(Entries on spatial positioning)

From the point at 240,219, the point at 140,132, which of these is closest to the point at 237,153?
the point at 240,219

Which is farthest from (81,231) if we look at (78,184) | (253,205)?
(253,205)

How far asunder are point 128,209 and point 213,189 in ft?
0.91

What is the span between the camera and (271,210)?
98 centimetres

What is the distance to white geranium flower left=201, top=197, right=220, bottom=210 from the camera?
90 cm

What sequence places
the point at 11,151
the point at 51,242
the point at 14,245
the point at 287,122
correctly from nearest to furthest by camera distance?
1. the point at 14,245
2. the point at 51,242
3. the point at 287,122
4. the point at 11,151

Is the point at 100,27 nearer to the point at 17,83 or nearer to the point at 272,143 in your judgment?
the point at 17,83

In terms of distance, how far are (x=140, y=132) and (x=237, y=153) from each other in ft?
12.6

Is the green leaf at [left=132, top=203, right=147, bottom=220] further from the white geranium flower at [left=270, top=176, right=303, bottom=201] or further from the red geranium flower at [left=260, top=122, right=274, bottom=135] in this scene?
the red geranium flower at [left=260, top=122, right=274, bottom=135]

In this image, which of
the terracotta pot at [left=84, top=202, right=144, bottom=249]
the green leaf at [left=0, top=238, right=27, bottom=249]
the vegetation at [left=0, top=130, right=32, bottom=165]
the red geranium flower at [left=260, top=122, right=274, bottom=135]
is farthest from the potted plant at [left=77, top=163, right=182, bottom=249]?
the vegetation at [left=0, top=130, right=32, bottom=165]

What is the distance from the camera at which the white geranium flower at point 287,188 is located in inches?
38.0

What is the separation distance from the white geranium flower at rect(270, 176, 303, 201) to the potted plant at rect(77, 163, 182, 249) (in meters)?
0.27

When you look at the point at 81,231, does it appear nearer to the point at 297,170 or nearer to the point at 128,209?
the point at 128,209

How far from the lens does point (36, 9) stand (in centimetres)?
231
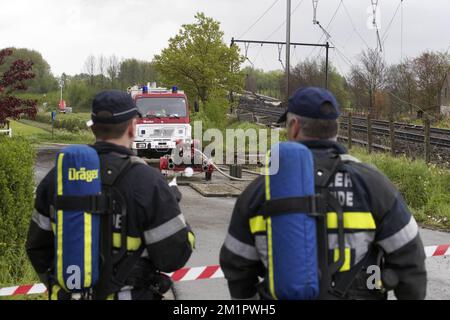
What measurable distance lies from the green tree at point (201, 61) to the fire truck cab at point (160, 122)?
10.4m

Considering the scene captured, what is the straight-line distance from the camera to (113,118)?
294 centimetres

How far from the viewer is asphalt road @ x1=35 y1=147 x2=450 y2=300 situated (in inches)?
228

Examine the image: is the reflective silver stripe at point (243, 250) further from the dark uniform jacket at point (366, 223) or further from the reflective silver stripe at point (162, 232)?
the reflective silver stripe at point (162, 232)

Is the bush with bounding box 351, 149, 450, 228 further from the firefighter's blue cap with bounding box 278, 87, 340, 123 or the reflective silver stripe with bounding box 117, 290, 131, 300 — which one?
the reflective silver stripe with bounding box 117, 290, 131, 300

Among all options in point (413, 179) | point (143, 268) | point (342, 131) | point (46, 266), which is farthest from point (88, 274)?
point (342, 131)

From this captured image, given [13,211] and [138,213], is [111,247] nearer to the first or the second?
[138,213]

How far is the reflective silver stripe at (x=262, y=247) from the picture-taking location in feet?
8.55

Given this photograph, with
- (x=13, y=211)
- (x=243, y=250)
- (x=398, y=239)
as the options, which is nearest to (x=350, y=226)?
(x=398, y=239)

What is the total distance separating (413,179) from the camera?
446 inches

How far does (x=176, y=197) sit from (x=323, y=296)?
91 cm

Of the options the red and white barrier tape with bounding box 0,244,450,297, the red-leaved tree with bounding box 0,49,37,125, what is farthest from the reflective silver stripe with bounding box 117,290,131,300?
the red-leaved tree with bounding box 0,49,37,125

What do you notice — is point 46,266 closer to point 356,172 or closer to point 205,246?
point 356,172

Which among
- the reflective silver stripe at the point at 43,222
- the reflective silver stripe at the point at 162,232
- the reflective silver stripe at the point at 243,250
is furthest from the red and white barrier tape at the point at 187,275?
the reflective silver stripe at the point at 243,250

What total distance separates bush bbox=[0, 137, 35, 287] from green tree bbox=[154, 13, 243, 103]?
23.1m
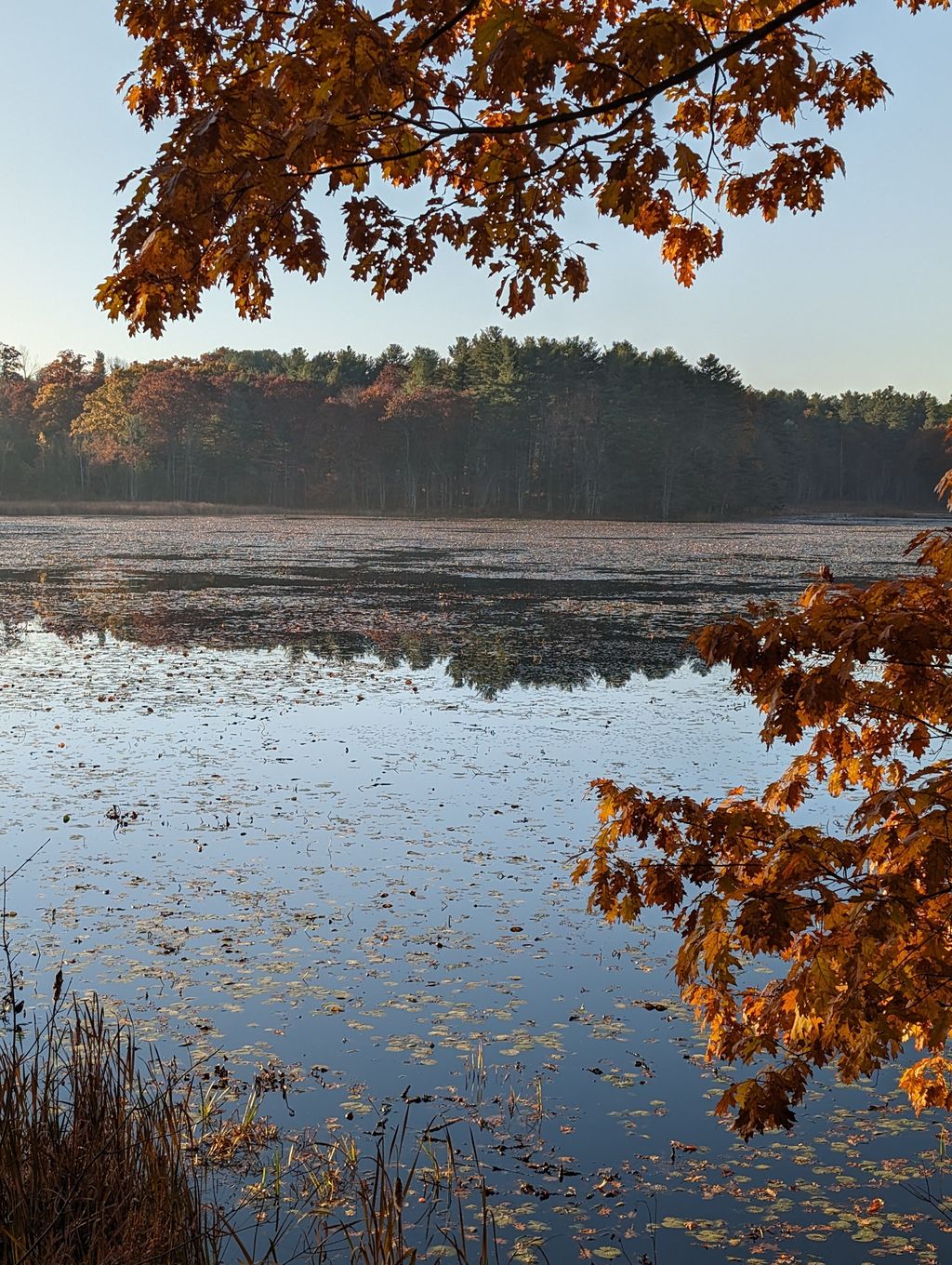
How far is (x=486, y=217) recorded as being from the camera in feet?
19.8

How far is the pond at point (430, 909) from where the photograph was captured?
502 centimetres

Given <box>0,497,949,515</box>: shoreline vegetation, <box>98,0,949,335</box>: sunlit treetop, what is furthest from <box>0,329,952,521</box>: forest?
<box>98,0,949,335</box>: sunlit treetop

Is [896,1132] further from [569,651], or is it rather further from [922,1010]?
[569,651]

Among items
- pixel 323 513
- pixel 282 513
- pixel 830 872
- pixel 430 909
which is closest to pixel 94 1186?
pixel 830 872

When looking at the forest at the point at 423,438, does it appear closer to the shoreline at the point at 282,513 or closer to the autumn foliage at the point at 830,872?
the shoreline at the point at 282,513

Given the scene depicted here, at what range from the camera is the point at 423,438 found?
100688 mm

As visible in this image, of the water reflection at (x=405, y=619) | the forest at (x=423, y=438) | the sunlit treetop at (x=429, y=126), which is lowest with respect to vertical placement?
the water reflection at (x=405, y=619)

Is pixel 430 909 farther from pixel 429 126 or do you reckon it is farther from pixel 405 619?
pixel 405 619

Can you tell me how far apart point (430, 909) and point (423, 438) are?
94.3m

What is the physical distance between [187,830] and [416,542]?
148ft

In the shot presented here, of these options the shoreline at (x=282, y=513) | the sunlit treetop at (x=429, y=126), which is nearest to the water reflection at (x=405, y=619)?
the sunlit treetop at (x=429, y=126)

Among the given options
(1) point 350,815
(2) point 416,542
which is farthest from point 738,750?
(2) point 416,542

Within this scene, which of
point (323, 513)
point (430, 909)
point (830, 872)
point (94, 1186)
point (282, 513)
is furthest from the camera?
point (323, 513)

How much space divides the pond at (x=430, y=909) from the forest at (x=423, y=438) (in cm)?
8051
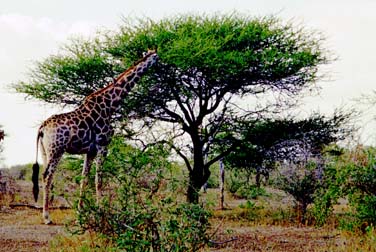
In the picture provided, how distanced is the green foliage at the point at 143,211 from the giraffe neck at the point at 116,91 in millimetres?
5994

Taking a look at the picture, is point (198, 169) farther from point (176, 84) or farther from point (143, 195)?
point (143, 195)

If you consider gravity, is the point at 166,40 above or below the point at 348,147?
above

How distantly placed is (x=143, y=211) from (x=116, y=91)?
290 inches

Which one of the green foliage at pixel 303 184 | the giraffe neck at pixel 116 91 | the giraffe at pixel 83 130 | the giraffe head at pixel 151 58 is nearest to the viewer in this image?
the giraffe at pixel 83 130

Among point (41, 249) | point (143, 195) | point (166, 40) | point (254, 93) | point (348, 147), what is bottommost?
point (41, 249)

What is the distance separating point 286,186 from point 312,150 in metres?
1.57

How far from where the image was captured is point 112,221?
6.41 meters

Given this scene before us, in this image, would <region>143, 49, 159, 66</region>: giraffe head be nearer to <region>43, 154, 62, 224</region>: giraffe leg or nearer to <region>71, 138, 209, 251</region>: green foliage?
<region>43, 154, 62, 224</region>: giraffe leg

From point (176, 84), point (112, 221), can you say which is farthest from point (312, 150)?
point (112, 221)

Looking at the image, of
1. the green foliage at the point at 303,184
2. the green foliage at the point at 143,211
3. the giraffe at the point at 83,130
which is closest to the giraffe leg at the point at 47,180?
the giraffe at the point at 83,130

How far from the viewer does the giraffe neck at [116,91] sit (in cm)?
1313

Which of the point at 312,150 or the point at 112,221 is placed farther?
the point at 312,150

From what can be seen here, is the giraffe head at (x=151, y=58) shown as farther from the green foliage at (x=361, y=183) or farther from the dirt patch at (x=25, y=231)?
the green foliage at (x=361, y=183)

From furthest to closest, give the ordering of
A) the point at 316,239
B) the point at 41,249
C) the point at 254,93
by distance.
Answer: the point at 254,93, the point at 316,239, the point at 41,249
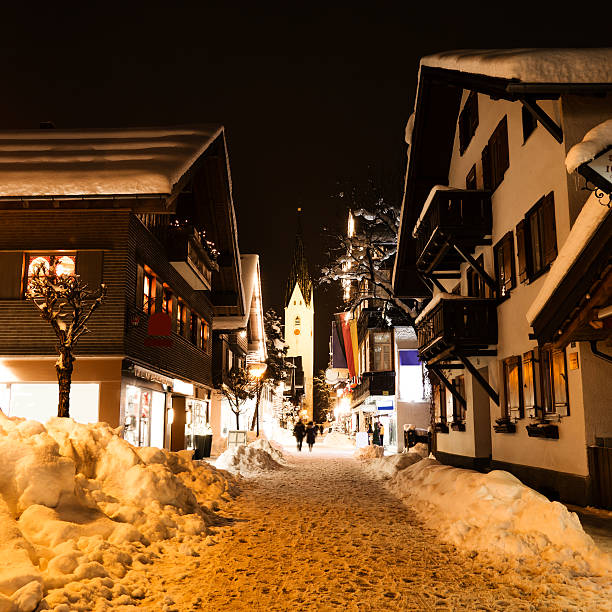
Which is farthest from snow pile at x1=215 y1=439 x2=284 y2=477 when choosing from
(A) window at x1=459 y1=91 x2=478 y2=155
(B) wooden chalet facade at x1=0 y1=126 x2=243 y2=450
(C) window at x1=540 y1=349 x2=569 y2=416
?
(A) window at x1=459 y1=91 x2=478 y2=155

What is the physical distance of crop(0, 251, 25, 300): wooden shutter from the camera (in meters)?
18.7

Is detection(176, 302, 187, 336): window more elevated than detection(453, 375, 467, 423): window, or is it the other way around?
detection(176, 302, 187, 336): window

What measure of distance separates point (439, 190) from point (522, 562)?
13096 millimetres

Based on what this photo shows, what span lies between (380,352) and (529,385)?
2559 centimetres

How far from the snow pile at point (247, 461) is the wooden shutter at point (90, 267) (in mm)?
7215

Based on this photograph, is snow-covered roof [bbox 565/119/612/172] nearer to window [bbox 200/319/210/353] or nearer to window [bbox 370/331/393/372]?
window [bbox 200/319/210/353]

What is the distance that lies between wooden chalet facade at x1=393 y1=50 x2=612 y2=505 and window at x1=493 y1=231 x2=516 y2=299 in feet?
0.17

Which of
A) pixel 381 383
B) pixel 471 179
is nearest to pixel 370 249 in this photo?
pixel 471 179

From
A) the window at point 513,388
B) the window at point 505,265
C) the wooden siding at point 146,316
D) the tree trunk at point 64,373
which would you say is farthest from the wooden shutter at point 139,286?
the window at point 513,388

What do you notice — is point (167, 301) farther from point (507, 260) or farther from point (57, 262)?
point (507, 260)

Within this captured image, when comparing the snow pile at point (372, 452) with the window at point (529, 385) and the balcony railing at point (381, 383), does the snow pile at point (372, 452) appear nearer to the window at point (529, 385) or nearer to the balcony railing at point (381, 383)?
the balcony railing at point (381, 383)

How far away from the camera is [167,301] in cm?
2433

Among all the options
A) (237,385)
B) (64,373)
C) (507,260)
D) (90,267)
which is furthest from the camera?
(237,385)

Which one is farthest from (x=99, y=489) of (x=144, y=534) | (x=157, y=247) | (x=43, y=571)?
(x=157, y=247)
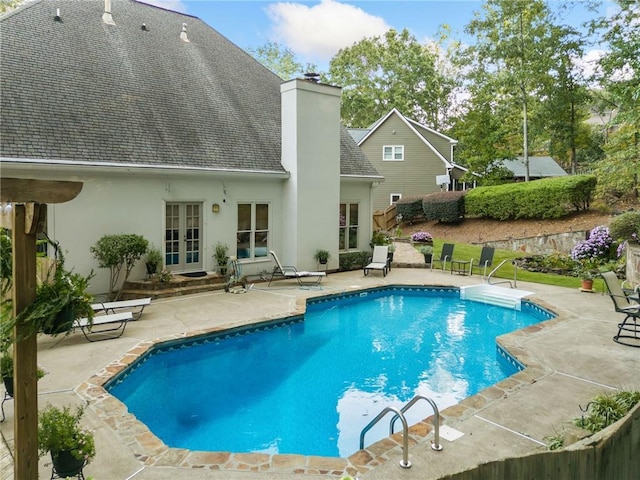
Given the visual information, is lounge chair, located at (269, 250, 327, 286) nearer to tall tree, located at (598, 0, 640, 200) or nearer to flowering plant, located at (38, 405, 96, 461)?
flowering plant, located at (38, 405, 96, 461)

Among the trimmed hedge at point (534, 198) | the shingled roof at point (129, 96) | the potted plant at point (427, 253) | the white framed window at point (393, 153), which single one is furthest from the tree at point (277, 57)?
the potted plant at point (427, 253)

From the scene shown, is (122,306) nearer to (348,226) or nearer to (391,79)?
(348,226)

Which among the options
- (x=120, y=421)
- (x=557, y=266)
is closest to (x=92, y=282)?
(x=120, y=421)

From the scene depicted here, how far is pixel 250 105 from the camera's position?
655 inches

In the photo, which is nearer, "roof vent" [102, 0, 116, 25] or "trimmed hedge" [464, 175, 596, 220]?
"roof vent" [102, 0, 116, 25]

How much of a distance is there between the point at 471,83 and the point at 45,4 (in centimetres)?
2426

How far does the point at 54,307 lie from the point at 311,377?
531cm

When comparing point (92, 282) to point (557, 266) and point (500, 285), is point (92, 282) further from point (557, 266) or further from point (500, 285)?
point (557, 266)

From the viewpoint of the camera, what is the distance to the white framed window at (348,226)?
55.7 ft

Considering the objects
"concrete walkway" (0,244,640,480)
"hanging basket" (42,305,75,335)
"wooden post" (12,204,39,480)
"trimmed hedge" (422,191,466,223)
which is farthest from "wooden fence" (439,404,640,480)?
"trimmed hedge" (422,191,466,223)

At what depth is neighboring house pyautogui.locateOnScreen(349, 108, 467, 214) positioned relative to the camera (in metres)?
31.6

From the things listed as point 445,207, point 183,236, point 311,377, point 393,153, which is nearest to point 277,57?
point 393,153

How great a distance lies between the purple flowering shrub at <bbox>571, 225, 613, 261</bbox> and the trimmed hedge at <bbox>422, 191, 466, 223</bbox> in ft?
32.7

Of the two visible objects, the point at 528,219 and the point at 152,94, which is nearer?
the point at 152,94
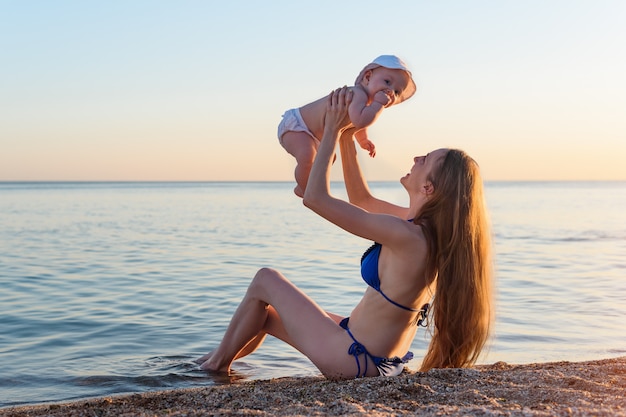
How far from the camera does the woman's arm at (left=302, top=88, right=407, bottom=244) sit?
12.7 feet

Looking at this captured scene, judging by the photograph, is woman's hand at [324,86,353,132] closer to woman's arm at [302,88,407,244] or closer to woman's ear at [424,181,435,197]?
woman's arm at [302,88,407,244]

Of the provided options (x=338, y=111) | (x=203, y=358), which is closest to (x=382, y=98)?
(x=338, y=111)

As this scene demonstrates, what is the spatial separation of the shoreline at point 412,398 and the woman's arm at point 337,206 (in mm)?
829

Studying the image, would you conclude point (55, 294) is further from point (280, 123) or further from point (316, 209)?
point (316, 209)

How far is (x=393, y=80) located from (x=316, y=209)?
3.80 ft

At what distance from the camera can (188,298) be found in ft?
28.1

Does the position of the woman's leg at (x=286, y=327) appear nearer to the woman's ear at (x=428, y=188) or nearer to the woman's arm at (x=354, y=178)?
the woman's arm at (x=354, y=178)

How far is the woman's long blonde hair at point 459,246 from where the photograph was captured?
390 cm

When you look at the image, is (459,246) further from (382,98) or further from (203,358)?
(203,358)

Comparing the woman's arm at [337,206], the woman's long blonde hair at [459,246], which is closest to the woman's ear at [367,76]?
the woman's arm at [337,206]

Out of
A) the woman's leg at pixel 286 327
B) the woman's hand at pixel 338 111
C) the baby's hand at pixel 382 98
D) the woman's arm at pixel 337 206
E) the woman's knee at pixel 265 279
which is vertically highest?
the baby's hand at pixel 382 98

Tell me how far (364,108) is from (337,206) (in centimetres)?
73

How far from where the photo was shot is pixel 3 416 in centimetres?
402

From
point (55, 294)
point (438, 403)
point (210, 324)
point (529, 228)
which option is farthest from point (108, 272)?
point (529, 228)
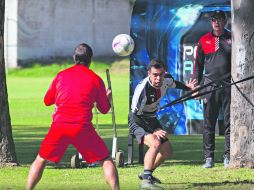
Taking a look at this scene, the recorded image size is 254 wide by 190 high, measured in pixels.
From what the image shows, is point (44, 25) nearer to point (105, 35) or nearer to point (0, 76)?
point (105, 35)

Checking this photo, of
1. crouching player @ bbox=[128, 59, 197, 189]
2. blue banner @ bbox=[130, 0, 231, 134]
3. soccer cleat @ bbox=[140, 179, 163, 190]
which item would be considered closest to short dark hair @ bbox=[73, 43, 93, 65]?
crouching player @ bbox=[128, 59, 197, 189]

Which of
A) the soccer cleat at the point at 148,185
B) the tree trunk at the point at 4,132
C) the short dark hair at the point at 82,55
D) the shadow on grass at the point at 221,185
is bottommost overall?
the shadow on grass at the point at 221,185

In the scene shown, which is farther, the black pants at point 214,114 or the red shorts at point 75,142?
the black pants at point 214,114

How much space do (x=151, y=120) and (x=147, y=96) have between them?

• EXERCISE: Count the lines of the material above that include the string "provided", and reply with the number alone.

• SOLUTION FOR THIS EXERCISE: 2